START Record set

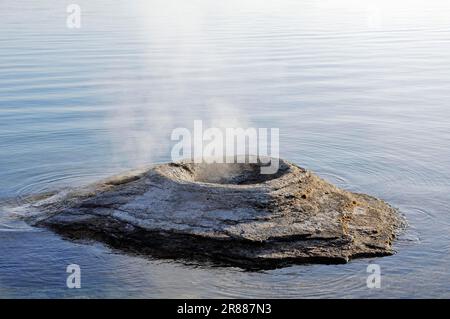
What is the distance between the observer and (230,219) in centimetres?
1013

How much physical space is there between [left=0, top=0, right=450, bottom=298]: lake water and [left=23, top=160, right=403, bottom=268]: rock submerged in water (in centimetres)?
27

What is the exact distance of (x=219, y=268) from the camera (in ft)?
31.4

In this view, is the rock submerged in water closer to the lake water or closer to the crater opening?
the crater opening

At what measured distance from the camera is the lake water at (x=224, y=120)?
31.0 ft

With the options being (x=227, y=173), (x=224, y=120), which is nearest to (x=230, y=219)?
(x=227, y=173)

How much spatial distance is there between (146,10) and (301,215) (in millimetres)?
50877

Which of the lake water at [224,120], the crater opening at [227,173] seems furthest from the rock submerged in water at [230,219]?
the lake water at [224,120]

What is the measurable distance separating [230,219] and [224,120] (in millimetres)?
10282

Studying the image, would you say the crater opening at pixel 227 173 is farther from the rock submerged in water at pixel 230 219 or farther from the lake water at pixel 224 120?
the lake water at pixel 224 120

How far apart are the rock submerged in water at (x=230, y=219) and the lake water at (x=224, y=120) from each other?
27cm

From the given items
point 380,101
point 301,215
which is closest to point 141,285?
point 301,215

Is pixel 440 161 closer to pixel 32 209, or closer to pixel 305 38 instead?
pixel 32 209
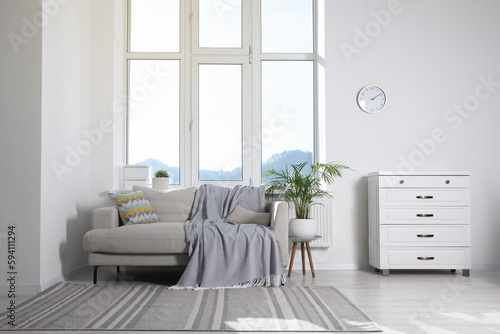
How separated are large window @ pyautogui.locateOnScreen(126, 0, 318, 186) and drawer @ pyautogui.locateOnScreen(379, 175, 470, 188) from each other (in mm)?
1083

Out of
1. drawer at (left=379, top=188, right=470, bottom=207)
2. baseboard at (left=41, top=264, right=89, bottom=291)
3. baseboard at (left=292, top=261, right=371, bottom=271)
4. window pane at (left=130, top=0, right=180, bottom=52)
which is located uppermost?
window pane at (left=130, top=0, right=180, bottom=52)

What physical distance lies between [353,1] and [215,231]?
2.89 m

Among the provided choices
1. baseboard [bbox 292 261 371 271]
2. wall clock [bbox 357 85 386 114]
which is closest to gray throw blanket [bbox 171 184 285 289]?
baseboard [bbox 292 261 371 271]

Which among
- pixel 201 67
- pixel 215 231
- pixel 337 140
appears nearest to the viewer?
pixel 215 231

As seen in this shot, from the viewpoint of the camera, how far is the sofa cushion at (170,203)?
4539mm

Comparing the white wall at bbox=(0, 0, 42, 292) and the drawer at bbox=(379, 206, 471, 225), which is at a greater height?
the white wall at bbox=(0, 0, 42, 292)

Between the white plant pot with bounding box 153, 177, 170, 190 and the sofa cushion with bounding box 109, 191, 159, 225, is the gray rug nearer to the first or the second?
the sofa cushion with bounding box 109, 191, 159, 225

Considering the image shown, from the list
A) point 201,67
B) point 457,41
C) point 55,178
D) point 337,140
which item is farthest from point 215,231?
point 457,41

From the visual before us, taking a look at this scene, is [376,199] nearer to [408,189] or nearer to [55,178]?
[408,189]

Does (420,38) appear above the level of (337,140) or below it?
above

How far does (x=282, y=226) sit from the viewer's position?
4012 mm

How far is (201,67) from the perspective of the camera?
526cm

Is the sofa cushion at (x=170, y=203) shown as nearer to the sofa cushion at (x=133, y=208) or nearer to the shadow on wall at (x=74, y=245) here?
the sofa cushion at (x=133, y=208)

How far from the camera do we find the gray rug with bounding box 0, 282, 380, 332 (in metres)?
2.64
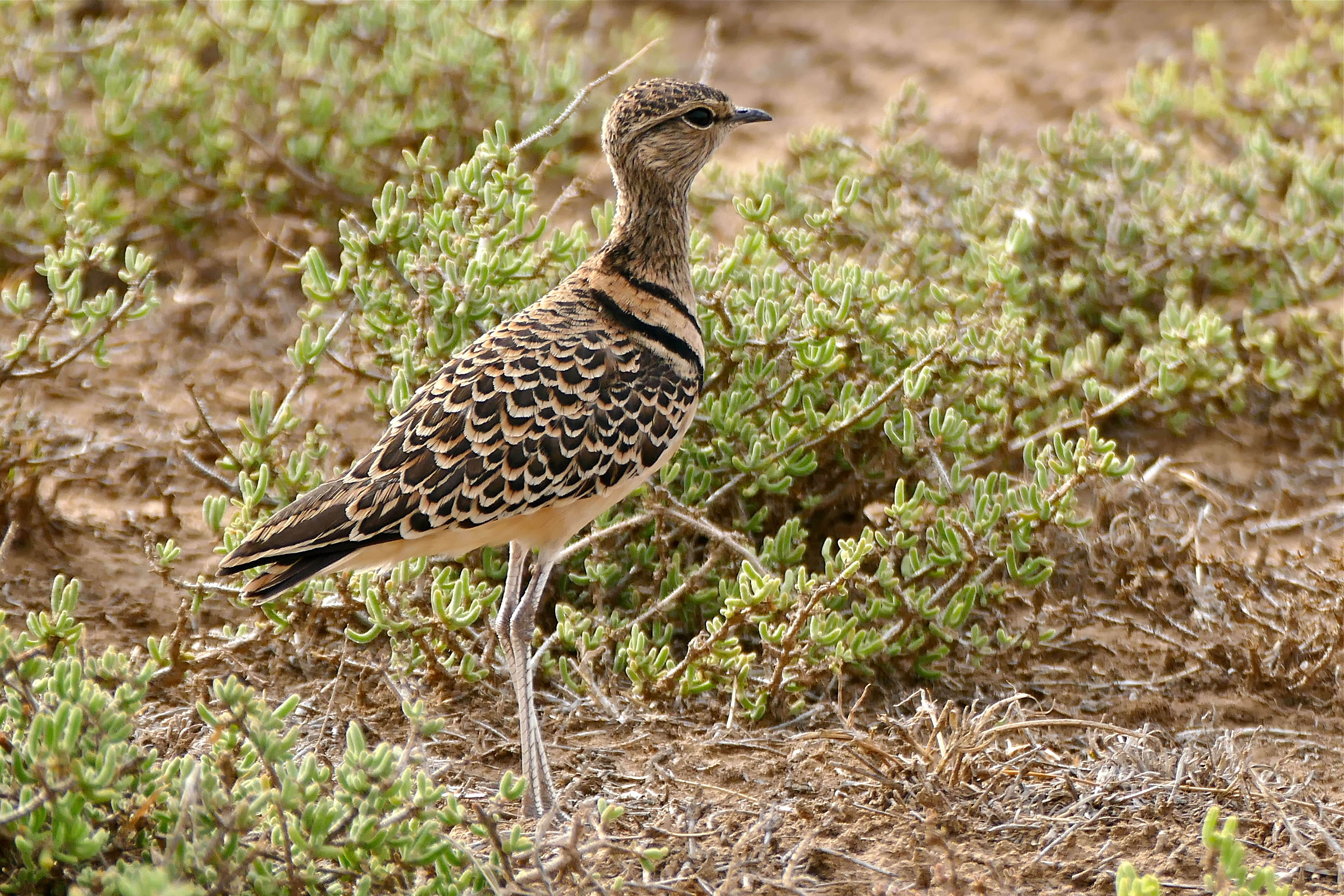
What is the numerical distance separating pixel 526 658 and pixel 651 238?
116cm

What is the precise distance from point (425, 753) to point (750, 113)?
196cm

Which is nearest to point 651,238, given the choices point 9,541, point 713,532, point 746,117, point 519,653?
point 746,117

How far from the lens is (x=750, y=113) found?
154 inches

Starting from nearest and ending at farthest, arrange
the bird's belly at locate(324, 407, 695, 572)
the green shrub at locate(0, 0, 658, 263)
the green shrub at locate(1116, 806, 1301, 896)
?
the green shrub at locate(1116, 806, 1301, 896)
the bird's belly at locate(324, 407, 695, 572)
the green shrub at locate(0, 0, 658, 263)

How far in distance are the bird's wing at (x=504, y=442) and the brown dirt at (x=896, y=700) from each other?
640 mm

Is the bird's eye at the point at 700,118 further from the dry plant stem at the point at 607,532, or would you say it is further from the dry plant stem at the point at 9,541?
the dry plant stem at the point at 9,541

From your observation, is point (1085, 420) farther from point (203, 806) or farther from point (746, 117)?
point (203, 806)

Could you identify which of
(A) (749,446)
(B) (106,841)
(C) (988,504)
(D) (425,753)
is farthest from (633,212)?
(B) (106,841)

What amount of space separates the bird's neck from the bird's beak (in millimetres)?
271

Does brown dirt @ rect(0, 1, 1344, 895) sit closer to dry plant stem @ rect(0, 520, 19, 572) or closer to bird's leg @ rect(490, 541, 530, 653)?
dry plant stem @ rect(0, 520, 19, 572)

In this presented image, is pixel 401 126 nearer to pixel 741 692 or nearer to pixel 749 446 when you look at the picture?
pixel 749 446

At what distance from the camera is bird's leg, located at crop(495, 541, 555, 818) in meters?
3.36

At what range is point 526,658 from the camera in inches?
138

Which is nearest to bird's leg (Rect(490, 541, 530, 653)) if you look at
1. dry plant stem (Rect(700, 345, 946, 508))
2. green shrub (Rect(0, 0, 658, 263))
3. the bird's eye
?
dry plant stem (Rect(700, 345, 946, 508))
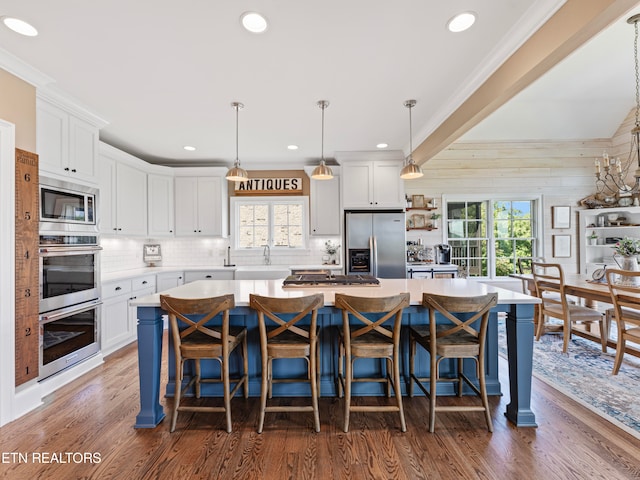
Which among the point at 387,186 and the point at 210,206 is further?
the point at 210,206

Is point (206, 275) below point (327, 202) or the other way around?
below

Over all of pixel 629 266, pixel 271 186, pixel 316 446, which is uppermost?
pixel 271 186

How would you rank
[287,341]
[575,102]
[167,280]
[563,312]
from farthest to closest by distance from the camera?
[575,102]
[167,280]
[563,312]
[287,341]

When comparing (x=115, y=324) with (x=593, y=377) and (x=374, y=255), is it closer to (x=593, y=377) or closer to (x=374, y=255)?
(x=374, y=255)

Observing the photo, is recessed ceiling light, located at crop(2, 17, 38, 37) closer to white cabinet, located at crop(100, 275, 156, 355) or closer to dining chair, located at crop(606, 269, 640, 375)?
white cabinet, located at crop(100, 275, 156, 355)

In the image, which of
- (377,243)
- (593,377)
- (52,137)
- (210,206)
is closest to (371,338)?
(593,377)

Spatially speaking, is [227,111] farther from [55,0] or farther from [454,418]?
[454,418]

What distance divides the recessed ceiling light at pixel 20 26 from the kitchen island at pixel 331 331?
77.0 inches

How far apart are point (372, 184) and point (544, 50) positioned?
3.05m

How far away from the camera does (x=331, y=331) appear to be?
2557 millimetres

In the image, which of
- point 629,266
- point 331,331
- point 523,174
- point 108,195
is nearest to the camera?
point 331,331

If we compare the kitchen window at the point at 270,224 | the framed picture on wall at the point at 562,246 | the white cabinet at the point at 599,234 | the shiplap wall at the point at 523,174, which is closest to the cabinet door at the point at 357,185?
the kitchen window at the point at 270,224

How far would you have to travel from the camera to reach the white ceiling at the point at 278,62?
1919mm

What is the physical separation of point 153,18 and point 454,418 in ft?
11.3
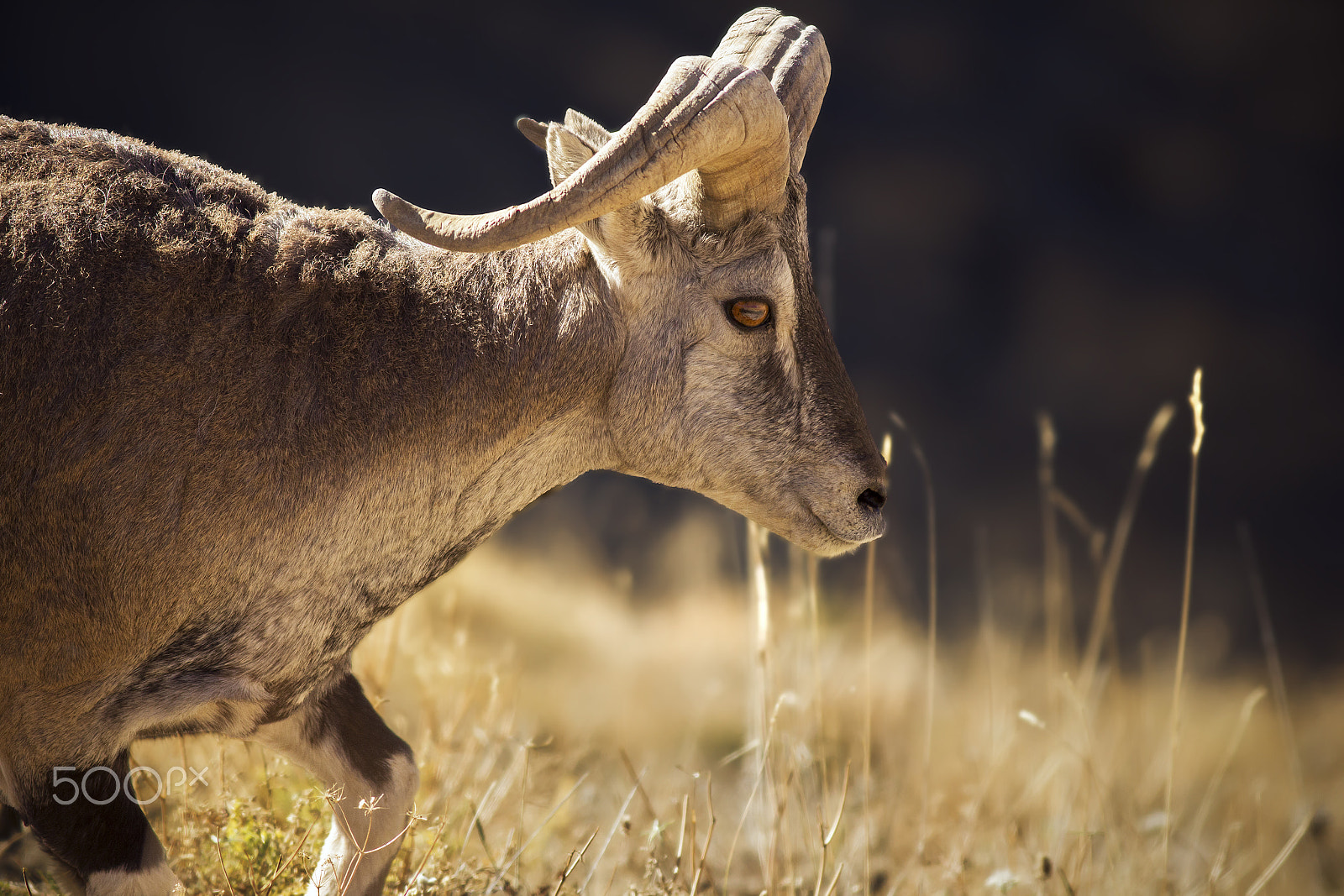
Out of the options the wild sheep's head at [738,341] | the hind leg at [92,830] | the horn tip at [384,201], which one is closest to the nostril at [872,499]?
the wild sheep's head at [738,341]

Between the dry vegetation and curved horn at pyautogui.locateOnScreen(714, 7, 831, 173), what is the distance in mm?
1538

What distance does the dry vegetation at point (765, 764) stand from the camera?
3.25 metres

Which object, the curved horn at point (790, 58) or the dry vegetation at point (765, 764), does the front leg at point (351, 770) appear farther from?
the curved horn at point (790, 58)

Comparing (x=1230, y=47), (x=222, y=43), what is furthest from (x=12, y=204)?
(x=1230, y=47)

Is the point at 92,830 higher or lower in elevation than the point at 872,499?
lower

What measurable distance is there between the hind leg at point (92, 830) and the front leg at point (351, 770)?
0.39 m

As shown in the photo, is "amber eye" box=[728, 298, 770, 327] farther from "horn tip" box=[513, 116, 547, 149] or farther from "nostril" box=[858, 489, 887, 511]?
"horn tip" box=[513, 116, 547, 149]

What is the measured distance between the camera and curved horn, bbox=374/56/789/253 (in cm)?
229

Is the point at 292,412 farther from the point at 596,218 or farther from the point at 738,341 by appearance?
the point at 738,341

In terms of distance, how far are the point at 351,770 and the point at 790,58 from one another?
244 centimetres

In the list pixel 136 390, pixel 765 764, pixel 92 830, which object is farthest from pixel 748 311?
pixel 92 830

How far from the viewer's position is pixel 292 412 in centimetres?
242

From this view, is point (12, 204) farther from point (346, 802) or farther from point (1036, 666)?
point (1036, 666)

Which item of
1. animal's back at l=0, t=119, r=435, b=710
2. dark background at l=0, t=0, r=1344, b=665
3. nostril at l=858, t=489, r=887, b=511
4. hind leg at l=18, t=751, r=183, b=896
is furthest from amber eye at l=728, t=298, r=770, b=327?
dark background at l=0, t=0, r=1344, b=665
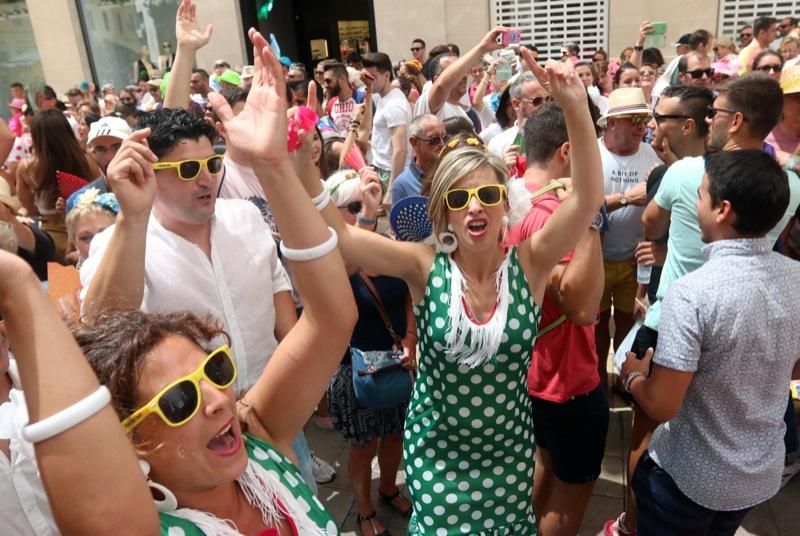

END Record set

Pull out each line of the listing above that contains the word "millimetres".

The result =
How much spatial distance is there between (146,10) and (301,215) (in millimetres)?
What is the measurable distance separating [230,219] and [224,120] (in millimetres)?
What amount of space separates the bird's neck from the bird's beak (in millimetres)?
2557 millimetres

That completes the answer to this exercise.